____ Task material

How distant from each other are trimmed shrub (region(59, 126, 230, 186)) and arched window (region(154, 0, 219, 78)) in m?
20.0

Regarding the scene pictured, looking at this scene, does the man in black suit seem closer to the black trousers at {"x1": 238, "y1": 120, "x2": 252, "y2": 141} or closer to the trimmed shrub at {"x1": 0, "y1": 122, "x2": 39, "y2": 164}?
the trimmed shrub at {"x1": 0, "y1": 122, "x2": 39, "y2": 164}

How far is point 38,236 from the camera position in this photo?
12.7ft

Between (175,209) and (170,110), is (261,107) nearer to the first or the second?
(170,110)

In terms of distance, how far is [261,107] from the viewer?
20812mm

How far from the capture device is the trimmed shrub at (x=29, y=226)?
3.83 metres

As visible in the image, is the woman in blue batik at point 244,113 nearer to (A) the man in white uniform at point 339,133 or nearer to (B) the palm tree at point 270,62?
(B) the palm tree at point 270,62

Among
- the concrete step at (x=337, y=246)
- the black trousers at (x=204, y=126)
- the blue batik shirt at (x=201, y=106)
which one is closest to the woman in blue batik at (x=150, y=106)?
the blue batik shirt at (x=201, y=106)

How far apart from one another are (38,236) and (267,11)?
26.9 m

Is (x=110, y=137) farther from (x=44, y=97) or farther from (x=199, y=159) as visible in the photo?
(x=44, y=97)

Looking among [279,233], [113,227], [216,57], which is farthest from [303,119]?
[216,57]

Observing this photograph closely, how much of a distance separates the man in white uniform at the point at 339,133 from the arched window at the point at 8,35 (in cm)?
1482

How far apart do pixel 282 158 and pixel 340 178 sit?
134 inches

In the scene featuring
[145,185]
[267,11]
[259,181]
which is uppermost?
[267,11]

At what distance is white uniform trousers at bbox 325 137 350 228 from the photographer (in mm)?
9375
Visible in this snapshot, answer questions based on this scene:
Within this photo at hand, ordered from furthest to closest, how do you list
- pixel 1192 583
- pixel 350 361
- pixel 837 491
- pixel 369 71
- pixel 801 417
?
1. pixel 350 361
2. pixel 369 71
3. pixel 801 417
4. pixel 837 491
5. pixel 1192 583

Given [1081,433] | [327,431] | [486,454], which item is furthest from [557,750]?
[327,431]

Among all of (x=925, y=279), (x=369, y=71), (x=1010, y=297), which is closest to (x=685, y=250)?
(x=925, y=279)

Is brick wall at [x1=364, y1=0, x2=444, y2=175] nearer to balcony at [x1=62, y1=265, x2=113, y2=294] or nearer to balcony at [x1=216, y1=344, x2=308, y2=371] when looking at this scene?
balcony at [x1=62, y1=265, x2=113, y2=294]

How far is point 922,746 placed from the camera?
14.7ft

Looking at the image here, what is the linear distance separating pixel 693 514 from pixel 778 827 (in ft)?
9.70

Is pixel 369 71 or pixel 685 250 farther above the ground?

________

→ What the task asks: Rewrite everything from the line containing "Among all of" down to the end of the listing above, both ends included, requests and all. In the answers, add 14 to every number, both coordinates and distances.

→ Response to the task:
Among all of (x=925, y=279), (x=369, y=71), (x=1010, y=297), which is closest to (x=685, y=250)?
(x=939, y=293)

Is brick wall at [x1=364, y1=0, x2=444, y2=175] nearer to balcony at [x1=62, y1=265, x2=113, y2=294] or nearer to balcony at [x1=216, y1=344, x2=308, y2=371] when looking at this scene?
balcony at [x1=76, y1=279, x2=127, y2=308]

How far is point 922,746 placed from the camera?
28.7ft

Looking at the image here, what is the linear distance separating pixel 693 514 from pixel 778 827 (in ft)?
23.70

Is pixel 369 71 or pixel 685 250 farther above the ground?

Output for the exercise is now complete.